→ **WHAT YOU NEED TO DO**
Copy out every record precisely.

→ **PROVIDED RECORDS**
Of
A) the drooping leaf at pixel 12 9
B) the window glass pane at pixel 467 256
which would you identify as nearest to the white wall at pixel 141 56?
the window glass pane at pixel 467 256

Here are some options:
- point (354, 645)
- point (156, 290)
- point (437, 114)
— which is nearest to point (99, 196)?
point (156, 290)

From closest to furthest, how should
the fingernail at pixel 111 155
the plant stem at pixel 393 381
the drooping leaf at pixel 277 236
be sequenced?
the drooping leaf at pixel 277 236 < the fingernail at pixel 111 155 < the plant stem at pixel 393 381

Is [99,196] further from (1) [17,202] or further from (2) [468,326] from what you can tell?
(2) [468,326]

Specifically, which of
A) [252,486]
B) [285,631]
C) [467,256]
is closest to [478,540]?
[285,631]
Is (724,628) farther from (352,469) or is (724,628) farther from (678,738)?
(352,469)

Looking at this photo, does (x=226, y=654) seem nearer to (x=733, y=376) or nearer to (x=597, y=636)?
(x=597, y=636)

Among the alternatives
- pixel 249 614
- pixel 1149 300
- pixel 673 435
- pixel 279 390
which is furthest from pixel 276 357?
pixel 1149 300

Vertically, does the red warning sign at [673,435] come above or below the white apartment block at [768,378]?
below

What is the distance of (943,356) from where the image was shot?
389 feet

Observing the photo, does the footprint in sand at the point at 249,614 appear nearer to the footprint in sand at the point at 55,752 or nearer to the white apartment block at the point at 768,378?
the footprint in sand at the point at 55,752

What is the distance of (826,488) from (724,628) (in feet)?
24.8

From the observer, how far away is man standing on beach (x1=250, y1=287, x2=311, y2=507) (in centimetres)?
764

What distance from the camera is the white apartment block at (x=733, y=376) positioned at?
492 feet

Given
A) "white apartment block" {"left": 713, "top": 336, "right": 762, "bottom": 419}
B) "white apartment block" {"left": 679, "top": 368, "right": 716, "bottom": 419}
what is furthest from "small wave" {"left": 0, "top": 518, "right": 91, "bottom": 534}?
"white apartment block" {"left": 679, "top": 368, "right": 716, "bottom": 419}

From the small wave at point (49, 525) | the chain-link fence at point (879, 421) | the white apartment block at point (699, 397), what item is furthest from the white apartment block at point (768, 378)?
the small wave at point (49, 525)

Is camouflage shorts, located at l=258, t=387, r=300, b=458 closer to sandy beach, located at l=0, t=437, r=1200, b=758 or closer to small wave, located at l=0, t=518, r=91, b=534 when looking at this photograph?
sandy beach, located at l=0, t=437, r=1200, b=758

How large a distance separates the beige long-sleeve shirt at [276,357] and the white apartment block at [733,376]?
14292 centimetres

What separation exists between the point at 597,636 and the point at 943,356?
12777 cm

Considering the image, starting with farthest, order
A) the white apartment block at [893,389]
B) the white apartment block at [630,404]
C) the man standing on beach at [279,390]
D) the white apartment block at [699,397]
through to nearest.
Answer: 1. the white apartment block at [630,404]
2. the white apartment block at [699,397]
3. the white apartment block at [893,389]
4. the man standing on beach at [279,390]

→ **FINAL RESULT**
Of
A) the drooping leaf at pixel 12 9
B) the window glass pane at pixel 467 256
which would you identify as nearest to the white wall at pixel 141 56?
the window glass pane at pixel 467 256

Here are some options:
- point (354, 645)
- point (156, 290)
- point (437, 114)
— which is nearest to point (99, 196)?
point (156, 290)

From closest to furthest, how should
the fingernail at pixel 111 155
the plant stem at pixel 393 381
the drooping leaf at pixel 277 236
be sequenced?
the drooping leaf at pixel 277 236 < the fingernail at pixel 111 155 < the plant stem at pixel 393 381

Is [99,196] further from (1) [17,202] or further from (2) [468,326] from what you can tell?
(2) [468,326]

Specifically, which of
A) [252,486]
B) [285,631]
C) [467,256]
is closest to [478,540]?
[285,631]
Is (724,628) farther from (352,469) or is (724,628) farther from (678,738)?
(352,469)

Looking at this photo, does (x=226, y=654) seem nearer to (x=733, y=376) or nearer to (x=597, y=636)?
(x=597, y=636)

Among the alternatives
- pixel 249 614
- pixel 1149 300
- pixel 673 435
- pixel 279 390
which is furthest from pixel 276 357?
pixel 1149 300

Vertically, does the red warning sign at [673,435] come above or below the white apartment block at [768,378]?
below

What is the distance of (943,356) from where the image was shot?
389 feet

Observing the photo, does the footprint in sand at the point at 249,614 appear nearer to the footprint in sand at the point at 55,752 or nearer to the white apartment block at the point at 768,378?
the footprint in sand at the point at 55,752

What is the distance of (826,488) from (724,628) (in feet)?
24.8

From the observer, how far away is man standing on beach (x1=250, y1=287, x2=311, y2=507) (in centimetres)?
764

What distance from the camera is the white apartment block at (x=733, y=376) positioned at?
492 feet

Given
A) "white apartment block" {"left": 713, "top": 336, "right": 762, "bottom": 419}
B) "white apartment block" {"left": 679, "top": 368, "right": 716, "bottom": 419}
what is furthest from "small wave" {"left": 0, "top": 518, "right": 91, "bottom": 534}?
"white apartment block" {"left": 679, "top": 368, "right": 716, "bottom": 419}

From the small wave at point (49, 525) | the chain-link fence at point (879, 421) | the white apartment block at point (699, 397), what item is furthest from the white apartment block at point (768, 378)?
the small wave at point (49, 525)

Is camouflage shorts, located at l=258, t=387, r=300, b=458 closer to sandy beach, located at l=0, t=437, r=1200, b=758 or closer to small wave, located at l=0, t=518, r=91, b=534 when looking at this photograph?
sandy beach, located at l=0, t=437, r=1200, b=758

How large a distance separates the beige long-sleeve shirt at [276,357] and the white apartment block at [733,376]?
14292 centimetres

What separation exists between the point at 597,636 and the point at 943,356?
12777 cm

Considering the image, starting with farthest, order
A) the white apartment block at [893,389]
B) the white apartment block at [630,404]
C) the man standing on beach at [279,390]
D) the white apartment block at [699,397]
through to nearest.
Answer: 1. the white apartment block at [630,404]
2. the white apartment block at [699,397]
3. the white apartment block at [893,389]
4. the man standing on beach at [279,390]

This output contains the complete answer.